When the maid came to tell him his father had barricaded himself in the house, Renard didn’t need to ask why. It wouldn’t be the first time he locked out his wife. He took his time, pumping up the tyres of his bike. On the road he met his mother running madly towards him, shouting ‘Jules, Jules. Do something.’ He shouldered the door open with a shrug. The lock was worn away. Inside he smelt gun-powder. ‘Papa’, he said, ‘this is beyond a joke’. His father was lying in bed, his hunting-gun between his legs. Ashen faced, mouth open, eyes deadset, and there was a black hole above his belt. Jules bolted the door to keep his mother out, sat beside him, and felt the hands, still warm, fingers relaxed after releasing the gun. The black bullet hole near his heart resembled ‘a fire just extinguished’.
Renard reproached himself for not understanding his father better. The ‘simple mayor of a little village’, his death was talked about ‘as though he was Socrates’. Yet he was only a man like any other. Jules had never thought of him like that. ‘We are all poor fools, me particularly, incapable being good or bad for more than an hour or two.’ As the coffin was lowered into the ground, he felt closer to his father than ever before. It wasn’t that they had come to hate the same woman. Both in their fashion had craved her love: his father when he married Ann-Rosa Colin (‘hake’) forty years before, and Jules since he started kicking in the womb. Which reminded him, he ought to do something about his mother. Maybe his Marinette, who was good at such things, could take her in hand. He was distancing himself again.

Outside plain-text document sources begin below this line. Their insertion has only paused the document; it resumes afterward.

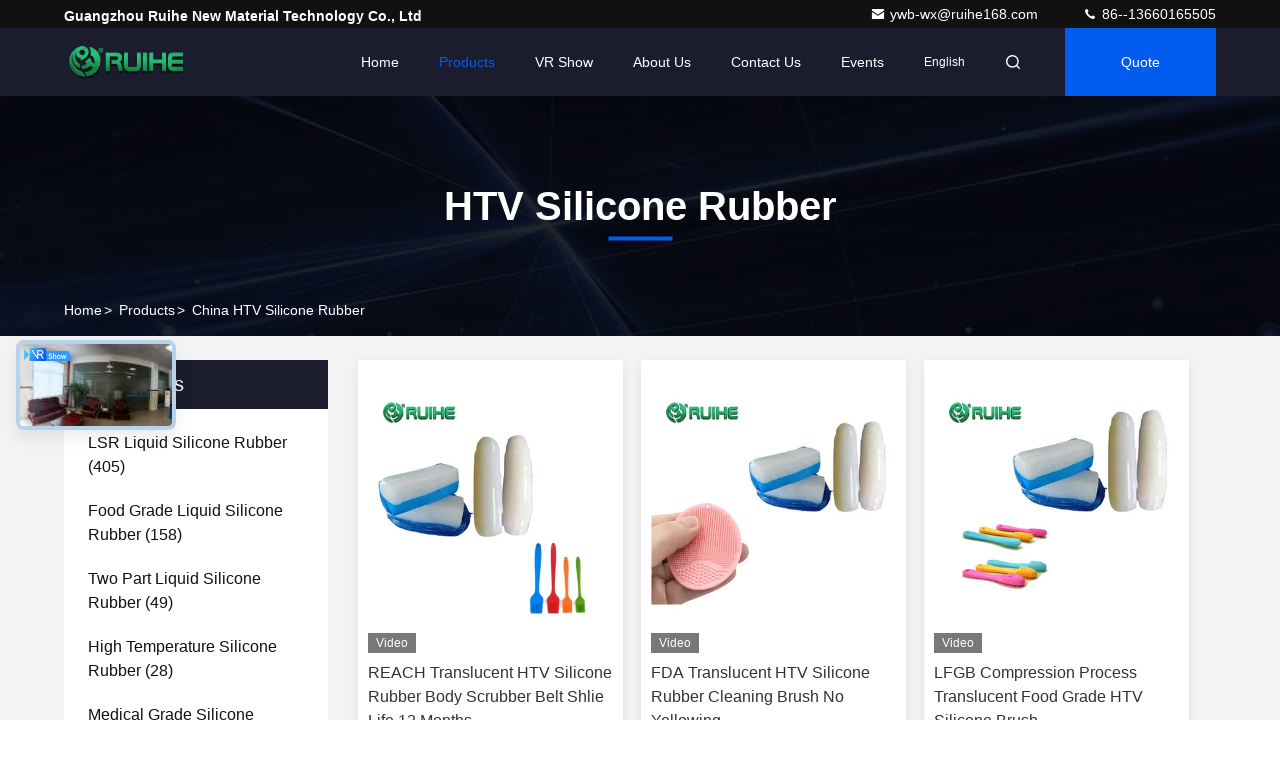

--- FILE ---
content_type: text/xml
request_url: https://radar.snitcher.com/tracker/event
body_size: 332
content:
<?xml version="1.0"?><SendMessageResponse xmlns="http://queue.amazonaws.com/doc/2012-11-05/"><SendMessageResult><MessageId>587091b1-4d51-4270-9cd9-dca0e743fb28</MessageId><MD5OfMessageBody>8cc78a2103f40a4b74e822be35fe84f7</MD5OfMessageBody><MD5OfMessageAttributes>a03502f5327f0512037d1ce2a7b2cacd</MD5OfMessageAttributes></SendMessageResult><ResponseMetadata><RequestId>12c44599-3b93-5f71-8de1-2468b18a89e9</RequestId></ResponseMetadata></SendMessageResponse>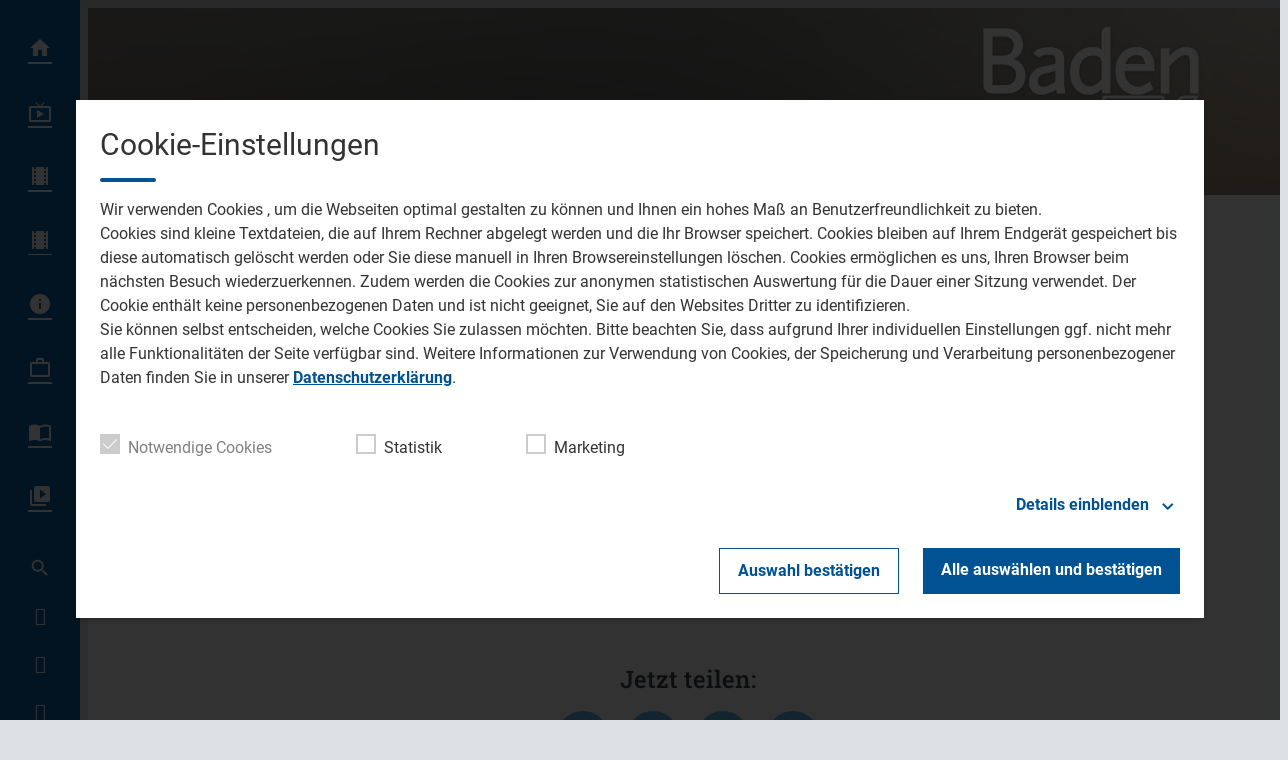

--- FILE ---
content_type: application/javascript; charset=utf-8
request_url: https://www.baden-tv.com/wp-content/themes/cmms-theme-baden_tv/assets/dist/4.17/Author.js
body_size: 592
content:
import{C as i,S as a,_ as c}from"./app.js";import"./swiper.js";const l={components:{CmmsResponsiveImage:i,SoylentLink:a},props:["element"],computed:{wrapperComponent(){return this.authorUrl!==""?a:"div"},hasAuthor(){return!!this.element.data.author},authorName(){return this.hasAuthor?this.element.data.author.name:""},authorUrl(){return this.hasAuthor&&"url"in this.element.data.author?this.element.data.author.url:""}}},u={name:"SoylentAuthor",components:{CmmsResponsiveImage:i,SoylentLink:a},props:["element"],mixins:[l]},d=window.Vue.resolveComponent,h=window.Vue.createVNode,t=window.Vue.openBlock,n=window.Vue.createElementBlock,r=window.Vue.createCommentVNode,s=window.Vue.createElementVNode,p=window.Vue.toDisplayString,_=window.Vue.resolveDynamicComponent,w=window.Vue.withCtx,V=window.Vue.createBlock,C=window.Vue.normalizeClass,v={key:0,class:"wrapper-media -image"},y={key:1,class:"wrapper-media -icon"},f=s("em",{class:"icon material-icons"},"person",-1),k=[f],g={key:2,class:"wrapper-info"},N=s("div",{class:"entry-label"},"von",-1),A={class:"entry-name"};function B(o,I,e,S,D,E){const m=d("CmmsResponsiveImage");return t(),n("div",{class:C(["element",e.element.type,e.element.subtype])},[o.hasAuthor?(t(),V(_(o.wrapperComponent),{key:0,url:o.authorUrl,class:"author-wrapper"},{default:w(()=>[e.element.data.author.image?(t(),n("div",v,[h(m,{image:e.element.data.author.image,fill:!0},null,8,["image"])])):(t(),n("div",y,k)),e.element.data.author.name?(t(),n("div",g,[N,s("div",A,p(o.authorName),1)])):r("",!0)]),_:1},8,["url"])):r("",!0)],2)}const b=c(u,[["render",B]]);export{b as default};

Hunting for Jules Renard was closer to Hemingway than Pascal. It was more a battle between himself and nature than a béta diversion from judging how to regulate our lives. Both Ernest and himself simply enjoyed killing. But it was a guilty pleasure for Renard. His Histoires Naturelles, published the year before his father’s death, was a hymn to the chase, tinged with irony, conscious that wilfully destroying in full flight a beautiful creature that never did him any harm was not in the best taste. But Renard wasn’t squeamish about hunting down and potting a cock-pheasant. He must have been haunted by Flaubert’s clinical description of the rampant slaughters by Saint Julien L’Hospitalier, which led to his killing of both his parents. It had been prophesied by a giant black stag when young Julien shot dead with an arrow the fawn his doe was suckling.
When I come across the passage that I was looking for in the Journal, I’m not disappointed. ‘We are ignorant of the Great Beyond because it’s not conditional to our life, in the same way that ice can never know the fire that melts it’. It leaves open the possibility that one could be possessed by ‘spiritual presences’ without knowing it. On the same day Jules Renard records that ‘Clement Ader, got his flying machine, Etoile, into the air. It took off and went into a forty-metre spiral.’